* WHAT YOU SHOULD DO *
Of all the lines below, output only those starting at the one with "Drivers take the" and ending at the one with "Buy stock photo", both ends included, exactly as written.

* AVAILABLE RECORDS *
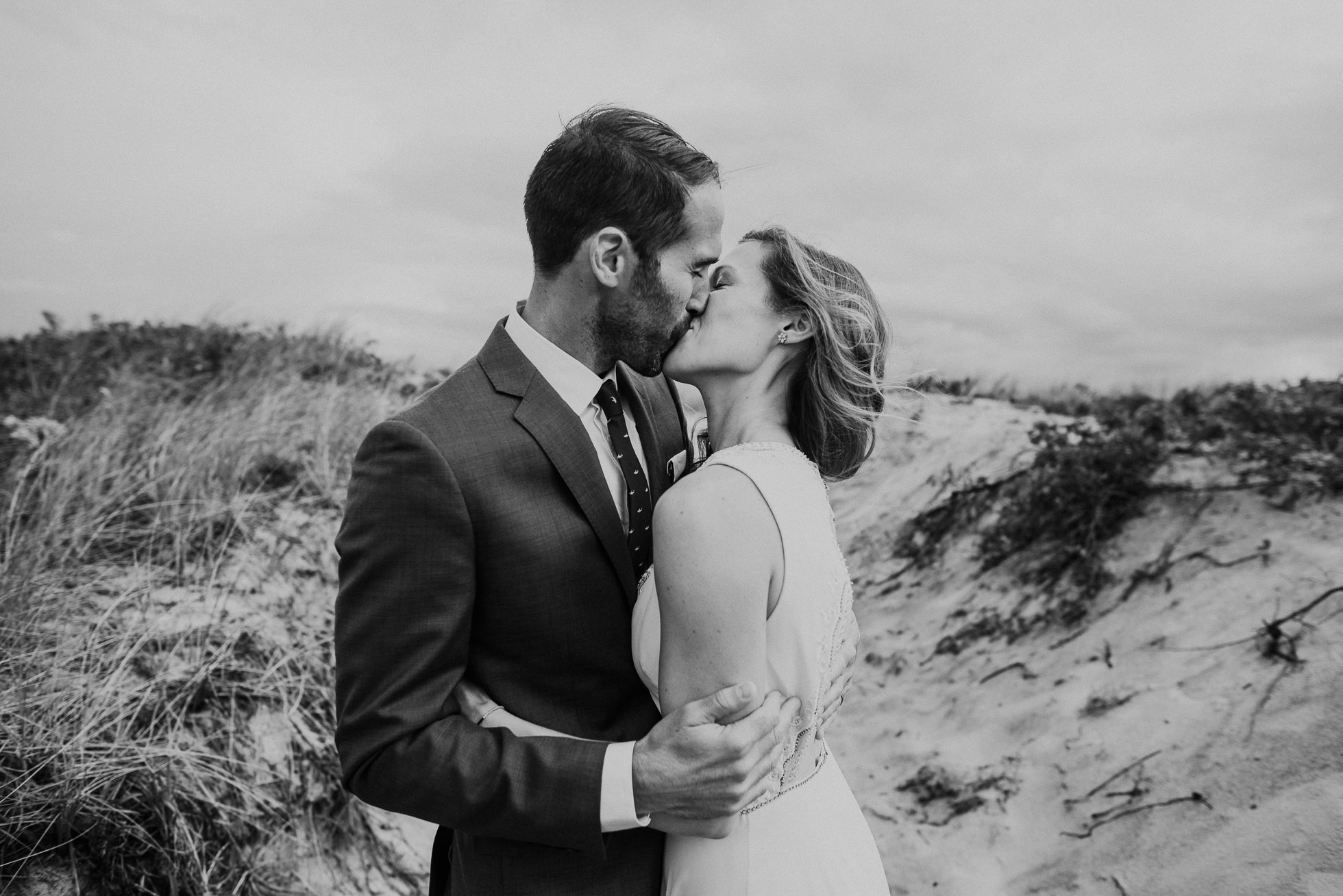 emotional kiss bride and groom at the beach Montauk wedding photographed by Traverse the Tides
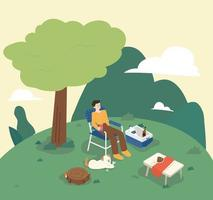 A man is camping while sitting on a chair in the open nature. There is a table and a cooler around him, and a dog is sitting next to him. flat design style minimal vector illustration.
---
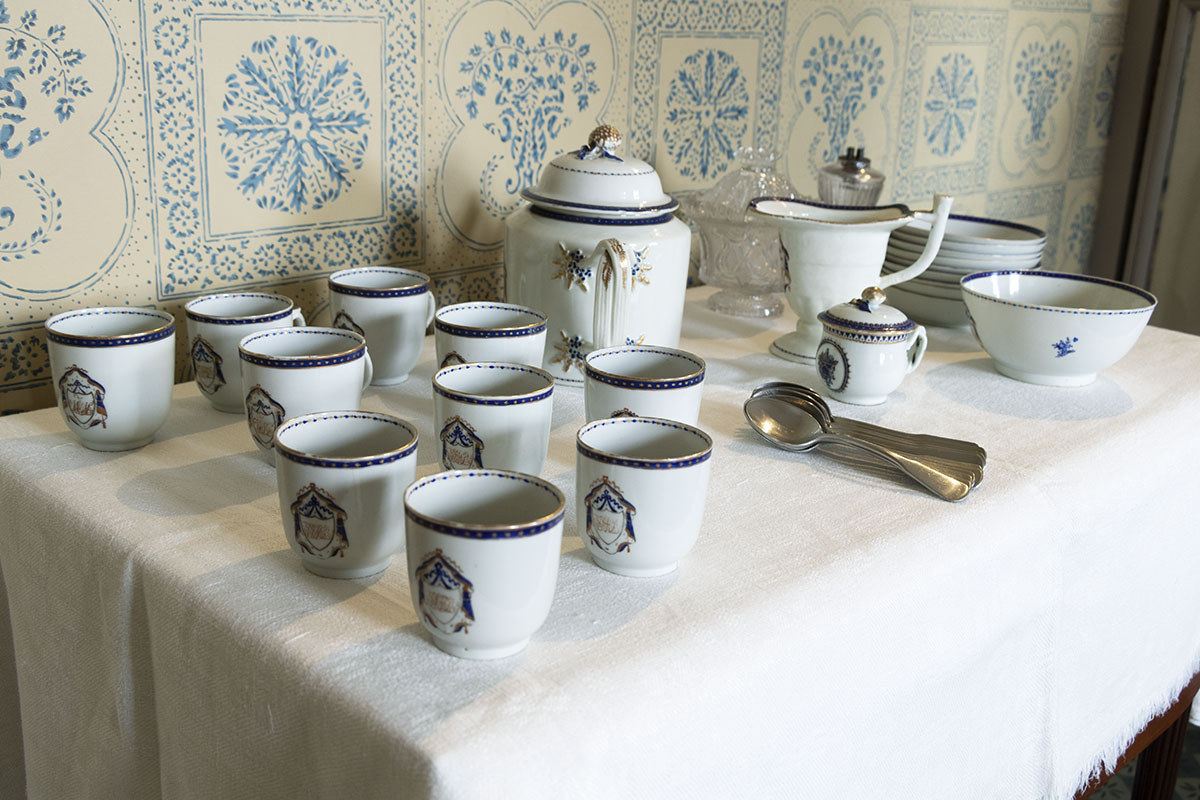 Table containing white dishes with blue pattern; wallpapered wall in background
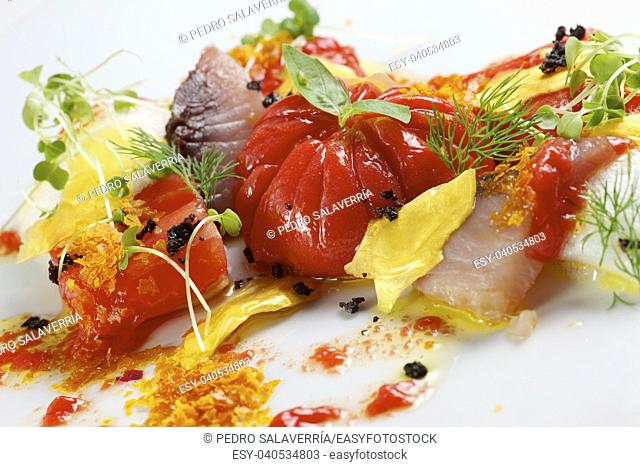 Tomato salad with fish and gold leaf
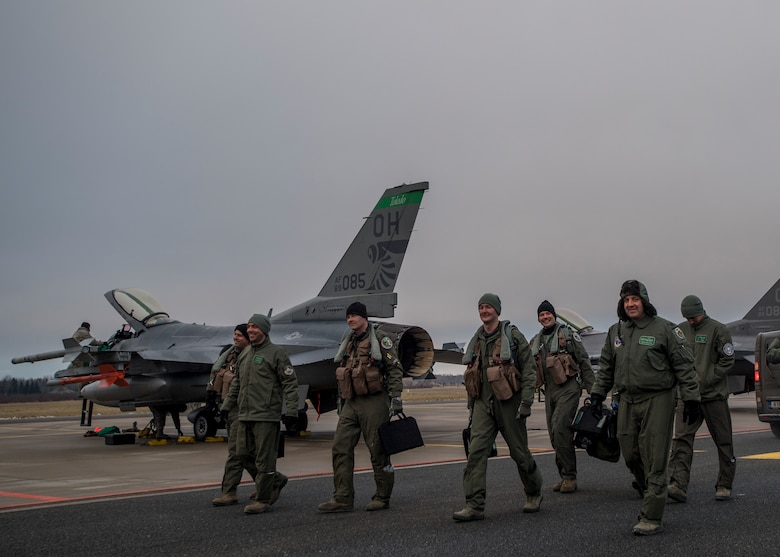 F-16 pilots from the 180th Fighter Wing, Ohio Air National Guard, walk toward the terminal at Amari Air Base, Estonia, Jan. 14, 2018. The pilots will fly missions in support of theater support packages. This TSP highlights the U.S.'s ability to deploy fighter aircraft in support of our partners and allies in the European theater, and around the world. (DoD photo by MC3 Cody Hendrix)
==
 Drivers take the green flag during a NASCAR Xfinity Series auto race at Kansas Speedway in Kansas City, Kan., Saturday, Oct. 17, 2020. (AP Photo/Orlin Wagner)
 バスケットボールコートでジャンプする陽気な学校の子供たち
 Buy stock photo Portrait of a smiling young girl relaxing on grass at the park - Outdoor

* RESPONSE *
 Drivers take the green flag during a NASCAR Xfinity Series auto race at Kansas Speedway in Kansas City, Kan., Saturday, Oct. 17, 2020. (AP Photo/Orlin Wagner)
 バスケットボールコートでジャンプする陽気な学校の子供たち
 Buy stock photo Portrait of a smiling young girl relaxing on grass at the park - Outdoor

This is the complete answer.